- _Provided text_
+ + +

Where Is Your Emergency Station?
Any workplace that involves potential eye injuries such as working with corrosive, irritating, toxic, or tissue-damaging materials needs to be equipped with an emergency eyewash station to protect you from serious eye damage or blindness. Workplaces that have potential chemical, biological, or radiological hazards need to be equipped with emergency shower stations. All other workplaces need to have a central emergency location where emergency supplies are located. The station or area should include the following:
Emergency phone numbers
The location of a fire-alarm manual pull-station posted
Two portable fire extinguishers
Flashlights and batteries
Approved power strips and extension cords
A portable AM/FM radio with batteries and emergency radio or walkie-talkie
A laboratory spill kit if needed
All workers need to be educated about any onsite hazards such as flammable materials, toxic chemicals, radioactive sources, or water-reactive substances. Also, someone needs to be the designated “in charge” person during work hours.
Your workplace first-aid kit should have the essential items outlined in Chapter 1 in quantities sufficient for the numbers of people employed, as well as the following items:
1 or more large, absorbent compresses
16 or more 1″ × 3″ adhesive bandages
Several rolls of adhesive tape
Smelling salts or ammonia inhalants
10 or more packets of povidone-iodine
A dozen pairs of medical-exam gloves (latex and nonlatex)
4 or more sterile pads
1 large triangular bandage
1 eye patch
1 ounce of eye wash
1 chemical cold pack
2″-wide roller bandages
3″-wide roller bandages
CPR barrier device
Where Is Your AED?
Learning to use the AED should also be a part of your emergency protocol, planning, and training. According to OSHA, cardiac arrest causes 15 percent of workplace fatalities, and 40 percent of these lives could be saved with the use of an AED within five minutes of arrest. Having an AED that can be reached in two or three minutes by every location of your workplace is a matter of life and death.
CPR rescue attempts that use an AED improve survival rates by as much as 49 percent, according to the American Heart Association. That's why it's critical to have access to an AED particularly in locations with large population groups and in homes where family members have serious health problems particularly heart disease.

+ + +

- _Assigned task 1_
From the workplace safety text, repeat the passage starting with "4 or more sterile" and going on through "Is Your AED?".
- _Assigned task 2_
Condense the paragraph in the workplace safety text that begins "Learning to use the AED" into fewer words, keeping its main facts.

- _Given data_
+ + +

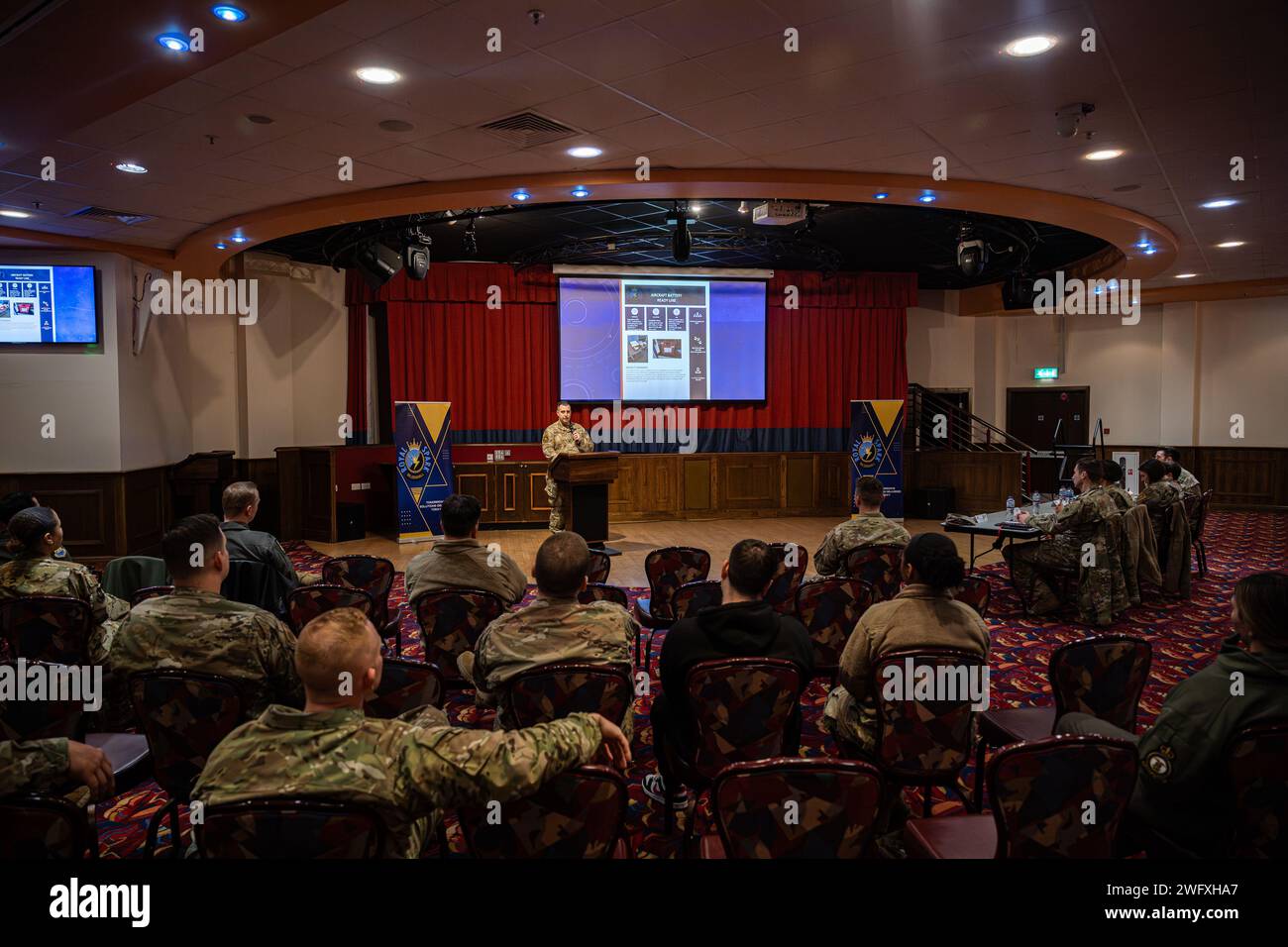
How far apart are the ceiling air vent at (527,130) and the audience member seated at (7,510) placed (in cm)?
346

+ + +

- _Exercise output 1_
4 or more sterile pads
1 large triangular bandage
1 eye patch
1 ounce of eye wash
1 chemical cold pack
2″-wide roller bandages
3″-wide roller bandages
CPR barrier device
Where Is Your AED?

- _Exercise output 2_
AED use belongs in emergency protocol, planning, and training. OSHA reports that cardiac arrest causes 15 percent of workplace fatalities, and 40 percent of those lives could be saved with an AED within five minutes of arrest. An AED within two or three minutes of every workplace location is a matter of life and death.